Si la peur et la sécurité sont parmi les fondements psychologiques de la légitimité d’un pouvoir, c’est-à-dire de l’adhésion passionnelle d’un peuple à ceux qui le dirigent, ce principe est d’autant plus vrai que l’on s’éloigne de la démocratie. Cette dernière a pour idéal un régime où règne un droit voulu par des hommes raisonnables. Son instauration conduit un pays à vouloir la paix et, selon Kant, la « paix perpétuelle » coïnciderait avec la démocratie universelle. Depuis, les démocraties, ou les régimes qui prétendent l’être, ont un rapport à la peur et à la guerre plus trouble.
D’une part, elles ont tendance à faire la guerre à reculons, de mauvais gré, et toujours en réaction défensive à une attaque. D’autre part, elles trouvent dans l’existence de cette menace un appui à la cohésion nationale et une inhibition spontanée aux dissensions que le débat démocratique introduit dans la société. Les États-Unis ont été timorés contre le communisme lors de la guerre civile chinoise et ils n’ont pas combattu en Corée pour écraser définitivement la Corée du Nord. MacArthur, le stratège du redressement militaire allié lors de ce conflit, et limogé par la suite, avait condamné la politique américaine. Par la suite, le communisme est devenu un ennemi dangereux, certes, mais bien pratique pour consolider la nation. L’effondrement du bloc soviétique a rendu les Américains orphelins de cet adversaire idéal. Il a eu deux successeurs qui ont fait apparaître au grand jour ce que la politique américaine pouvait receler de machiavélisme : le premier est l’islamisme à l’essor duquel, par leurs alliances et leur intervention en Afghanistan pour soutenir les rebelles, les États-Unis n’étaient pas étrangers. Le second est la Russie, héritière amputée de l’URSS, et délivrée de l’idéologie incompatible avec celle du monde « libre ». La guerre menée par Washington contre le terrorisme, après le 11 septembre 2001, n’a pas affronté l’islamisme. L’Arabie saoudite, le pays idéologiquement le plus éloigné, est resté le grand allié, les Frères musulmans ont été soutenus sous Obama. En revanche, les dictatures militaires et nationalistes d’une part, l’Iran chiite d’autre part, sont devenus les cibles privilégiées malgré leur absence de lien avec le terrorisme islamiste.

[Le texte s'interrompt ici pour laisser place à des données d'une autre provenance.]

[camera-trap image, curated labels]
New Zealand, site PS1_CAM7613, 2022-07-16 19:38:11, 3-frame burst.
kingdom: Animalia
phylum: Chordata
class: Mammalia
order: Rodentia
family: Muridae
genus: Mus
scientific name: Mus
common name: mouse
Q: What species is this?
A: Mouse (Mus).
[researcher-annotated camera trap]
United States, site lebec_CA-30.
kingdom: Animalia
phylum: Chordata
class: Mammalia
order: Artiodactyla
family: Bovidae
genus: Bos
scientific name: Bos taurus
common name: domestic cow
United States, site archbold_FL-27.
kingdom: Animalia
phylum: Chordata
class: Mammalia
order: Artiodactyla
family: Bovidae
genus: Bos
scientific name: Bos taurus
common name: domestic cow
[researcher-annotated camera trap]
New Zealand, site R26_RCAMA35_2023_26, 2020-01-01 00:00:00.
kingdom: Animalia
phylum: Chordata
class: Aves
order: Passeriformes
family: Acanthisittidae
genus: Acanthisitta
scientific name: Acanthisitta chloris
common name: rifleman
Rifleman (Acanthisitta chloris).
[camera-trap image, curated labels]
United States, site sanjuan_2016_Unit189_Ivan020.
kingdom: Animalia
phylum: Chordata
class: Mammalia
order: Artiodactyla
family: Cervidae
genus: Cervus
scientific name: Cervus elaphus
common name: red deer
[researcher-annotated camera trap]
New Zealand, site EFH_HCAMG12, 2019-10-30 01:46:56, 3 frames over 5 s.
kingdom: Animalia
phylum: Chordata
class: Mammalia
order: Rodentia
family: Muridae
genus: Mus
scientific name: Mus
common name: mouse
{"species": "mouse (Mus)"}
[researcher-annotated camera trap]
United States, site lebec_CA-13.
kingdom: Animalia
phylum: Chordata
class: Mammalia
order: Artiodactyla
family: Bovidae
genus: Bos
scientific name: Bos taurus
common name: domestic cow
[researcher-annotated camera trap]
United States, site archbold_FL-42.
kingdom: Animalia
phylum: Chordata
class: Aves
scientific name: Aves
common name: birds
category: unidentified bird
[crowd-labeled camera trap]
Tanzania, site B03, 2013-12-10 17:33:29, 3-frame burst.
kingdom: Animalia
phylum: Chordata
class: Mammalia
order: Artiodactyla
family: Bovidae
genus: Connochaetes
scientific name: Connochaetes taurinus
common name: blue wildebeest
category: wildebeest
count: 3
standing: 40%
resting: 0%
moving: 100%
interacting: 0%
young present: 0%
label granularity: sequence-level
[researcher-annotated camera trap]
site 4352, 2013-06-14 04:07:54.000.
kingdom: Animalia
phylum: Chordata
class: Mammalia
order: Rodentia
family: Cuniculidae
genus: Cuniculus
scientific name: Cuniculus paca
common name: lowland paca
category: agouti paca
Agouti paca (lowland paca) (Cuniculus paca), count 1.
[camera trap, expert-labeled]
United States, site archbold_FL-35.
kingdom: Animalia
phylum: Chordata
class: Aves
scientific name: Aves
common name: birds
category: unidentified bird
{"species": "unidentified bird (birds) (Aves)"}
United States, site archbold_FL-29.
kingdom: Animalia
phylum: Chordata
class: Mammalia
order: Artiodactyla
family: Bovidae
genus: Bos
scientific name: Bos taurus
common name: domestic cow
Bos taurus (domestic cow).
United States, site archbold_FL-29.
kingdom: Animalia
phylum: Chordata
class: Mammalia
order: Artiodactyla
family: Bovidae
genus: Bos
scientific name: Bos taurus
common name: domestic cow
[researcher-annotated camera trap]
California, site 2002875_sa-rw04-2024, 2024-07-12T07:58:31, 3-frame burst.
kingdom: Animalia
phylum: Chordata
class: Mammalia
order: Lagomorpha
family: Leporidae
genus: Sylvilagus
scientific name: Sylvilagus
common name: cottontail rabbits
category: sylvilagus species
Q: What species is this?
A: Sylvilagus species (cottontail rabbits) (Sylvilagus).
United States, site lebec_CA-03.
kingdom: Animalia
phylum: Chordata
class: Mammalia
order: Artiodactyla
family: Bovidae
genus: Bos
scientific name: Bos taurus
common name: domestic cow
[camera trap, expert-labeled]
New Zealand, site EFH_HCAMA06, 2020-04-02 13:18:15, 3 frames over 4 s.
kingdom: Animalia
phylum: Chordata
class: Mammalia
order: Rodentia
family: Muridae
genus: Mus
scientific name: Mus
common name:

Le problème qui se pose aux démocraties occidentales qui ont compris qu’aucune politique ne peut se passer d’ennemis, comme le suggérait le sulfureux Carl Schmitt, comporte trois éléments : d’abord, en raison de la composition de plus en plus diverse de leur population et du refus de toute discrimination érigé en dogme, l’ennemi ne doit pas ni sembler proche d’une communauté intérieure, ni apparaître comme contraire aux postulats du politiquement correct ; ensuite, l’individualisme a fait de la vie des vivants, une fois nés, une valeur sacrée, et « zéro mort » est devenu le principe des guerres à coups de drones et avec le moins possible de combattants sur le terrain, professionnels au demeurant ; enfin, en raison de l’idéal démocratique d’une paix universelle, il est préférable que l’ennemi soit celui du genre humain plutôt que d’une nation ou d’une civilisation en particulier.
En raison de leur poids mondial, les États-Unis ne manqueront jamais d’ennemis plus ou moins réels. Ce n’était pas innocent de la part de Trump d’évoquer le virus « chinois ». Pour la France, c’est plus compliqué. La lutte contre l’islamisme met mal à l’aise un gouvernement qui se veut « multiculturel ». Des soldats français meurent au Sahel dans une guerre sans fin, comme d’autres sont morts en Afghanistan dans une guerre qui n’est pas finie, et pendant ce temps, Maliens et Afghans continuent à se réfugier en France, non sans poser des problèmes. De plus, ceux qui sont les plus opposés à leur présence sont considérés comme l’ennemi de l’intérieur qu’il faut empêcher à tout prix d’accéder au pouvoir. On voit par là que le mot de « guerre » n’a pas été employé par hasard par Macron pour désigner l’épidémie du Covid-19.